**Consigne:** Pourriez-vous recopier mot pour mot toutes les entrées ci-dessous, en laissant de côté les images ?

=== Données de départ ===

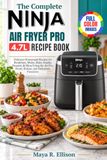 The Ninja The Complete Ninja Air Fryer Pro 4.7L Recipe Book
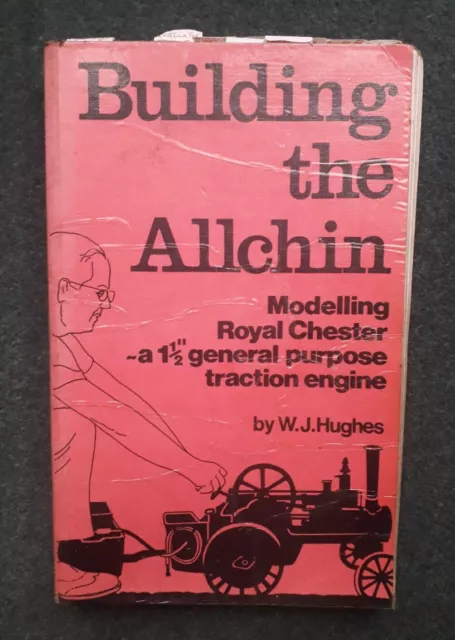 Building the Allchin Traction Engine by William Jesse Hughes (Paperback, 1979)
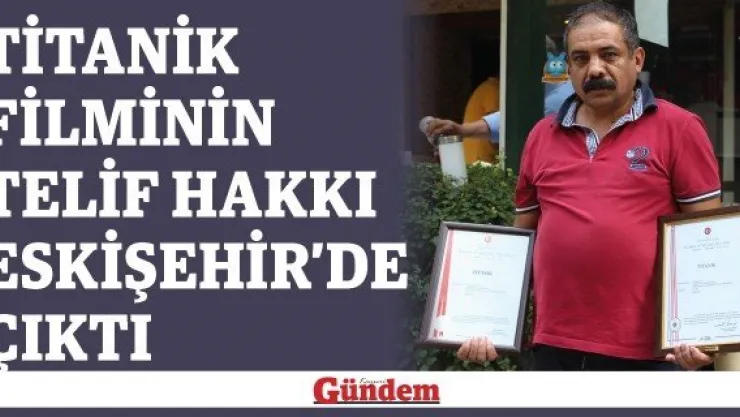 Titanik filminin telif hakkı Eskişehir'de çıktı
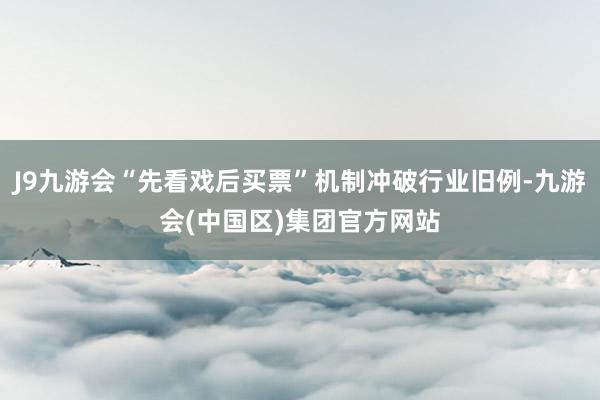J9九游会“先看戏后买票”机制冲破行业旧例-九游会(中国区)集团官方网站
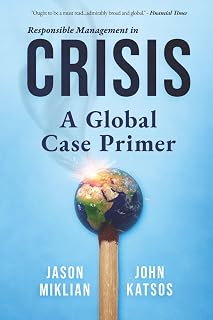 Responsible Management in Crisis: Global Lessons on Generating Social Sustainability Through Uncertain Business Environments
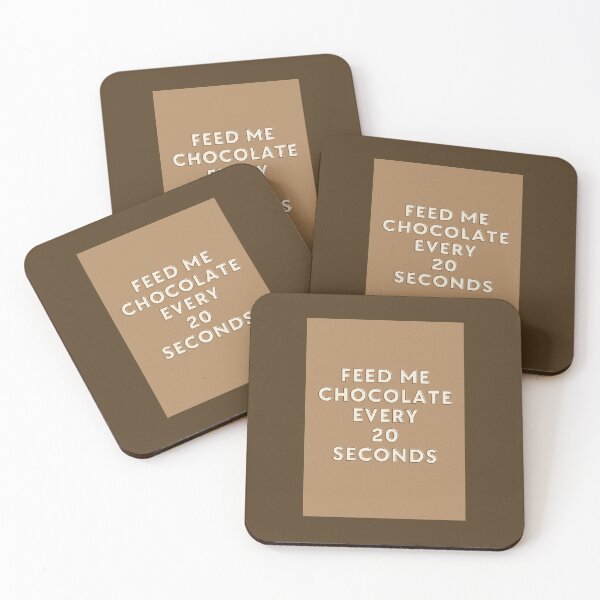 Item preview, Feed me chocolate every 20 seconds designed and sold by ArtistRebeccaLS.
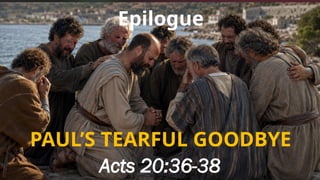 PAUL’S TEARFUL GOODBYE
Acts 20:36-38
Epilogue
 
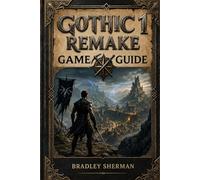 Gothic 1 Remake Game Guide: Complete Walkthrough, Builds, Combat Strategies, Hidden Secrets, and Faction Progression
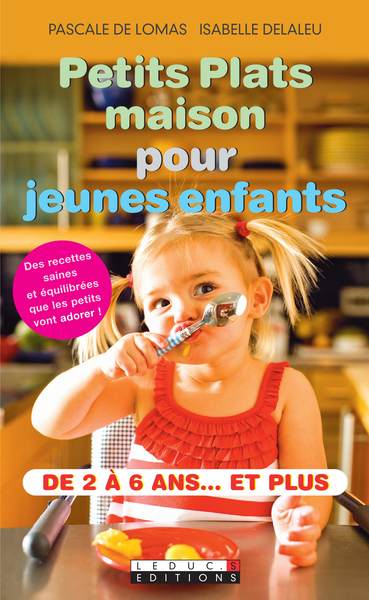 PETITS PLATS MAISON POUR JEUNES ENFANTS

===

**Corrigé:**
 The Ninja The Complete Ninja Air Fryer Pro 4.7L Recipe Book
 Building the Allchin Traction Engine by William Jesse Hughes (Paperback, 1979)
 Titanik filminin telif hakkı Eskişehir'de çıktı
J9九游会“先看戏后买票”机制冲破行业旧例-九游会(中国区)集团官方网站
 Responsible Management in Crisis: Global Lessons on Generating Social Sustainability Through Uncertain Business Environments
 Item preview, Feed me chocolate every 20 seconds designed and sold by ArtistRebeccaLS.
 PAUL’S TEARFUL GOODBYE
Acts 20:36-38
Epilogue
 
 Gothic 1 Remake Game Guide: Complete Walkthrough, Builds, Combat Strategies, Hidden Secrets, and Faction Progression
 PETITS PLATS MAISON POUR JEUNES ENFANTS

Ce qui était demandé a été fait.